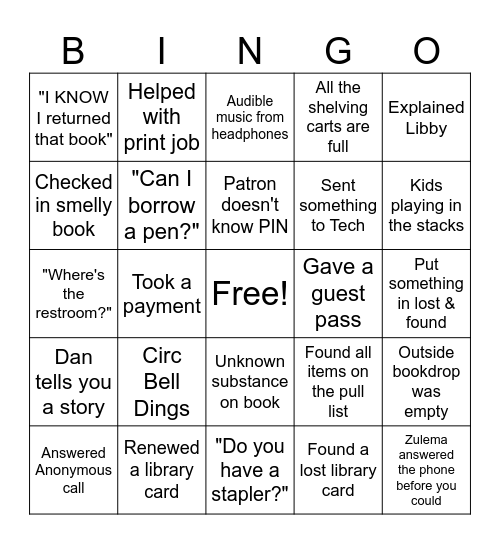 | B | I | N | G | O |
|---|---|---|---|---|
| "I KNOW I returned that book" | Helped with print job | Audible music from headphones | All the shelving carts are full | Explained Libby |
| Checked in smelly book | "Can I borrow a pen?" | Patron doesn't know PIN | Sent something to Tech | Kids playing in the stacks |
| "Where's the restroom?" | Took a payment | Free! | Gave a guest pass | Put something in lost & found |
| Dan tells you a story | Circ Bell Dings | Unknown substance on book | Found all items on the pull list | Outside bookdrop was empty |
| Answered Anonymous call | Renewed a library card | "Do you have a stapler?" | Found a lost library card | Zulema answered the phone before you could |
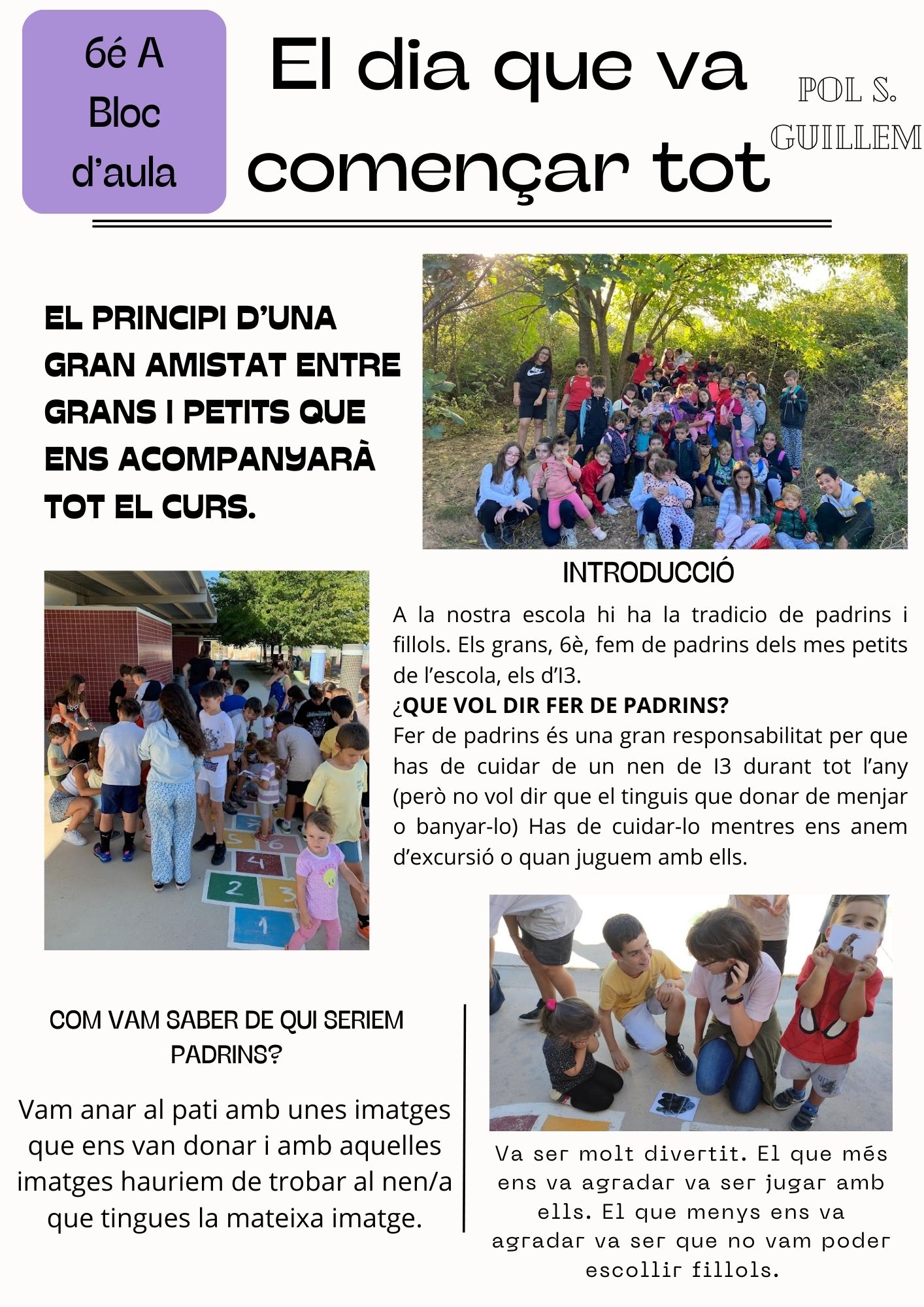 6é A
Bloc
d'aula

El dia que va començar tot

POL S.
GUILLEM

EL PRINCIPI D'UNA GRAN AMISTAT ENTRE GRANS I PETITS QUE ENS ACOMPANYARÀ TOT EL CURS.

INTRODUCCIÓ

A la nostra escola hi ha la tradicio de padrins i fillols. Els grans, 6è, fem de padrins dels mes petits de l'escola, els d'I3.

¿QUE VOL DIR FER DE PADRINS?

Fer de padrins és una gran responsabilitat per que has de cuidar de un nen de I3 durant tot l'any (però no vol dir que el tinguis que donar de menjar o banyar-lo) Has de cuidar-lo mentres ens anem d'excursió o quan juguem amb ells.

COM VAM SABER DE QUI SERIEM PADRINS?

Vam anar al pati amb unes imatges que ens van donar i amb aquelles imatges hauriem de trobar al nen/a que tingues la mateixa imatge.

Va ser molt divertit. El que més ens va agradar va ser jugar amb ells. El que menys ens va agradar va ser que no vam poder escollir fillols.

Work task
From the line that holds "FER DE PADRINS?" down to the last line of the material, copy every line exactly and add nothing.

Output below
¿QUE VOL DIR FER DE PADRINS?

Fer de padrins és una gran responsabilitat per que has de cuidar de un nen de I3 durant tot l'any (però no vol dir que el tinguis que donar de menjar o banyar-lo) Has de cuidar-lo mentres ens anem d'excursió o quan juguem amb ells.

COM VAM SABER DE QUI SERIEM PADRINS?

Vam anar al pati amb unes imatges que ens van donar i amb aquelles imatges hauriem de trobar al nen/a que tingues la mateixa imatge.

Va ser molt divertit. El que més ens va agradar va ser jugar amb ells. El que menys ens va agradar va ser que no vam poder escollir fillols.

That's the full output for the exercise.